Cette deuxième expérience était bien plus agréable. Le vent ne giflait pas son visage mais semblait plutôt le caresser gentiment et la neige se contentait de le grignoter, lui provoquant de légers picotements tout à fait supportables. Et peut-être le plus important, il savait qu'il pouvait quitter ce froid duvet blanc dès qu'il le voulait et retourner à l'intérieur de la montagne qui était remplie d'une douce chaleur et qui foisonnait de couvertures et de fourrures, la rendant encore plus chaleureuse et où il pourrait prendre une boisson chaude. Ce fait aidait beaucoup Bilbon à apprécier cette blancheur gelée qui s'étendait à perte de vue.

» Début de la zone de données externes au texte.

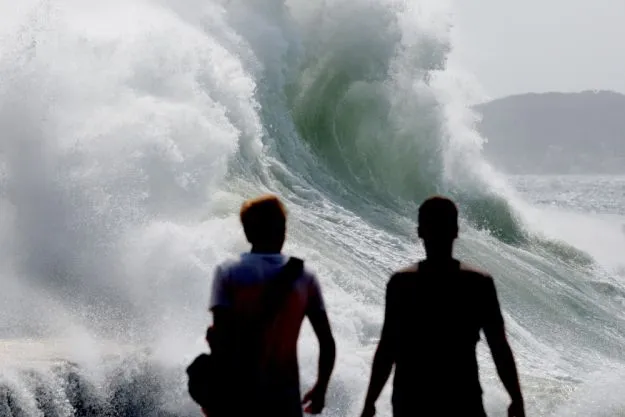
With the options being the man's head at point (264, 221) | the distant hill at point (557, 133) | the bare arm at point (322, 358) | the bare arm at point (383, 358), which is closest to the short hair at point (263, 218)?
the man's head at point (264, 221)

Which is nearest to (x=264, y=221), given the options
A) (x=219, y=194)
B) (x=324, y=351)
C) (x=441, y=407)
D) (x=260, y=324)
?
(x=260, y=324)

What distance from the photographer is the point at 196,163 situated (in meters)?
11.1

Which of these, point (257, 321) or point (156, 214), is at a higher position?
point (257, 321)

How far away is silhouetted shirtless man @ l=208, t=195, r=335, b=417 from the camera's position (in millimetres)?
3117

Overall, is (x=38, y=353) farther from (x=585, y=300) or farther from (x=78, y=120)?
(x=585, y=300)

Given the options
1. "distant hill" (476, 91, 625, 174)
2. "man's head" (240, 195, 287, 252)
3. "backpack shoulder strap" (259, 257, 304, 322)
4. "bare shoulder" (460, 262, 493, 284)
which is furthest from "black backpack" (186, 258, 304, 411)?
"distant hill" (476, 91, 625, 174)

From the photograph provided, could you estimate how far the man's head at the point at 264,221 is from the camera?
10.6 feet

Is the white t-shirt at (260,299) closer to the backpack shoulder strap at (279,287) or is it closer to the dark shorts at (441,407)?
the backpack shoulder strap at (279,287)

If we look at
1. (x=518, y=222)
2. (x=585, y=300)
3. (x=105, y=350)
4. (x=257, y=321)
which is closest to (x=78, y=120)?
(x=105, y=350)

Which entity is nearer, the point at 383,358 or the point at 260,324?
the point at 260,324

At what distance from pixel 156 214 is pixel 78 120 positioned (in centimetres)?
147

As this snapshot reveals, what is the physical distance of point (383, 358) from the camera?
336 cm

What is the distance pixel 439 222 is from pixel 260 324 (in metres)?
0.68

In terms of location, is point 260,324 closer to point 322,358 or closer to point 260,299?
point 260,299
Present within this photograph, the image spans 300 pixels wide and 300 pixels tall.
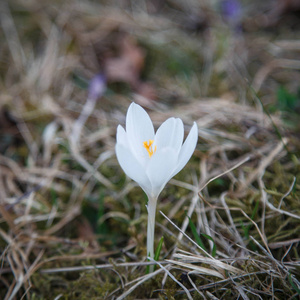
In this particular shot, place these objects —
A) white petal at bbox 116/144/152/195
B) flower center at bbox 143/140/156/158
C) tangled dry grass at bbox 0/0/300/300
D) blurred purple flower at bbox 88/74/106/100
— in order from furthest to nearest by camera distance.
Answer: blurred purple flower at bbox 88/74/106/100, tangled dry grass at bbox 0/0/300/300, flower center at bbox 143/140/156/158, white petal at bbox 116/144/152/195

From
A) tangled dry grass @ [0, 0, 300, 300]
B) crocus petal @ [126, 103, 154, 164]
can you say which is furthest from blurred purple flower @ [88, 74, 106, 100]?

Alors que Bilbon commençait à grimper les marches qui le mèneraient aux remparts, il espéra que les deux jeunes princes ne se joindraient pas à lui aujourd'hui. Il se souvint vaguement qu'ils avaient prévu de faire quelque chose avec Dwalin mais il l'avait complètement oublié en quoi cela consistait. Mais peut-être qu'il l'aurait, sa petite matinée tranquille.

Ce n'était pas qu'il voulait éviter Fili et Kili mais ils avaient un peu trop d'affection pour lui et lorsqu'il sortait avec eux, ils le bombardaient à chaque fois de boules de neige et lui, n'avait jamais le coeur à les gronder.

C'est qu'ils avaient toujours la même soif de rires et de plaisir que la première fois qu'il les avait rencontrés et qu'il les avait vus balancer son garde-manger dans la bouche de leurs camarades. Cette joie de vivre était une véritable bouffée d'air pur et il priait pour qu'ils ne perdent jamais cette soif de vie et de joie. Même si il ne plaignerait pas si ils cessaient de jeter toute sorte de choses au visage des passants.

Ces deux-là avaient vu la mort de trop près durant la bataille qui les opposa à Azog et son armée. Kili avait encore une légère claudication qui, ils l'espéraient tous, finirait par disparaître avec le temps même si cela ne semblait pas le déranger tant qu'il pouvait toujours utiliser son arc et son épée aussi bien qu'avant mais Fili garderait toujours une profonde cicatrice parcourant le côté gauche de son visage, souvenir perpétuel de la lame d'un orque qui l'avait frôlé d'un peu trop près.

Trois mois après la bataille, cette cicatrice était encore très vive et très impresionnante et, à chaque fois que Bilbon la voyait, il sentait son estomac se nouer en se rappelant que si l'orque avait été plus adroit, Fili ne serait sans doute plus de ce monde. Et c'était pareil pour la jambe de Kili.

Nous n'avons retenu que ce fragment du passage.